• [Work task]:
Omit every picture and output the rest of the records exactly as they are.

• [Extracted data]:
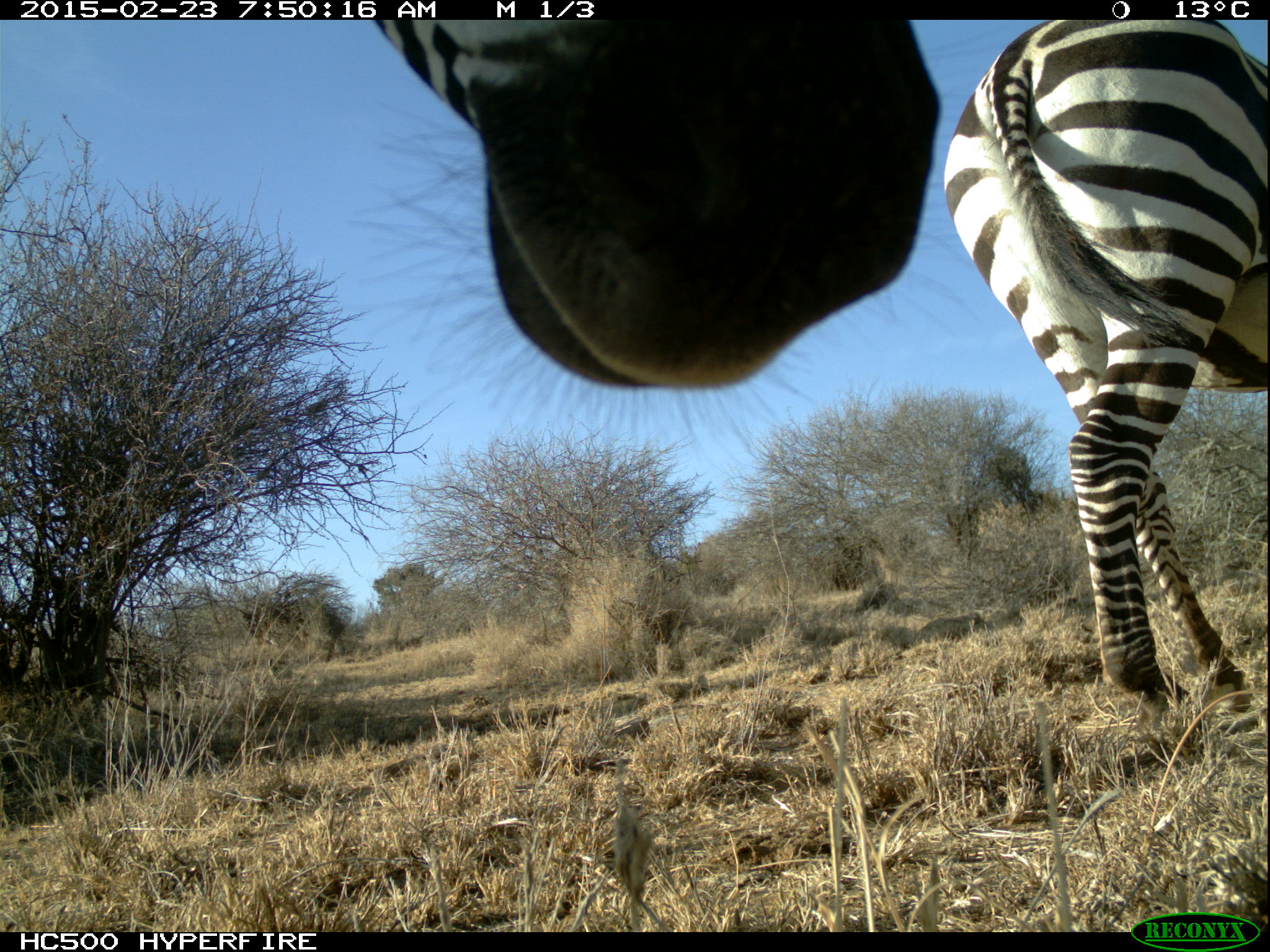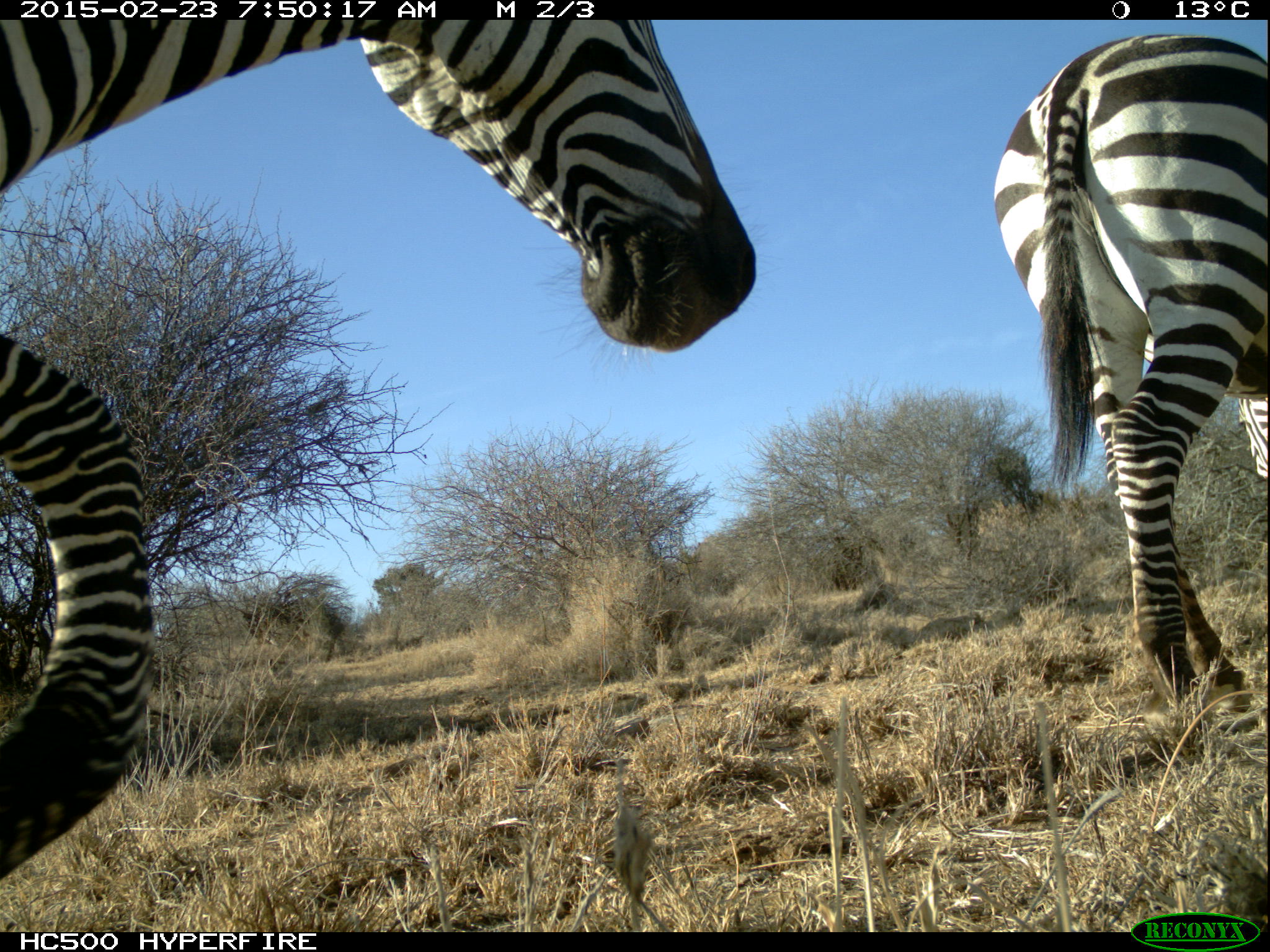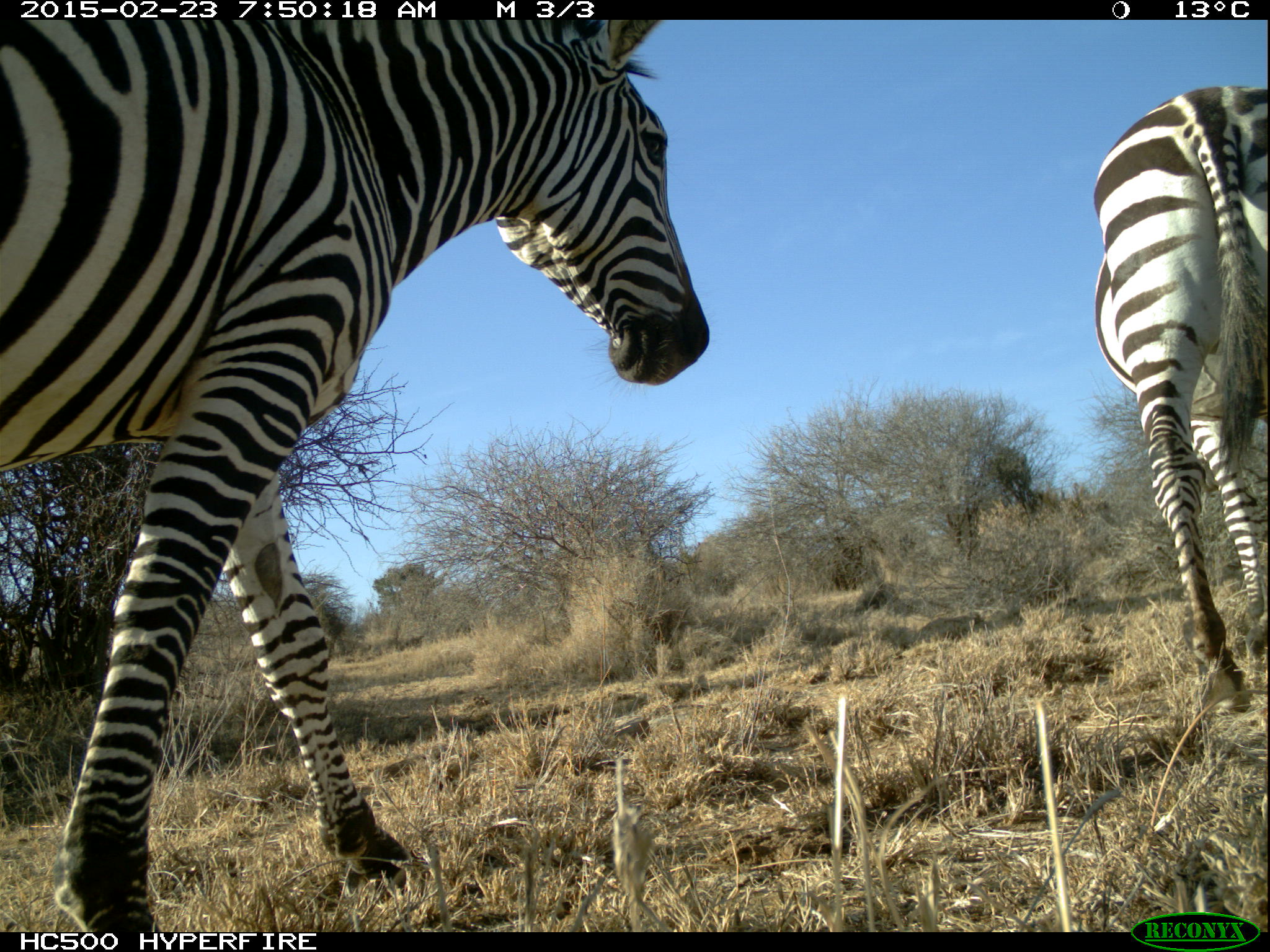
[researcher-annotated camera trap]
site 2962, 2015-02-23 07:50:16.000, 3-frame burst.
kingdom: Animalia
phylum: Chordata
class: Mammalia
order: Perissodactyla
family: Equidae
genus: Equus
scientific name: Equus quagga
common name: plains zebra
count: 2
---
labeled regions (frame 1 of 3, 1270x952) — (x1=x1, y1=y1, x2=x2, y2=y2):
equus quagga: (x1=378, y1=18, x2=949, y2=464); (x1=938, y1=17, x2=1268, y2=709)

• [Written answer]:
[researcher-annotated camera trap]
site 2962, 2015-02-23 07:50:16.000, 3-frame burst.
kingdom: Animalia
phylum: Chordata
class: Mammalia
order: Perissodactyla
family: Equidae
genus: Equus
scientific name: Equus quagga
common name: plains zebra
count: 2
---
labeled regions (frame 1 of 3, 1270x952) — (x1=x1, y1=y1, x2=x2, y2=y2):
equus quagga: (x1=378, y1=18, x2=949, y2=464); (x1=938, y1=17, x2=1268, y2=709)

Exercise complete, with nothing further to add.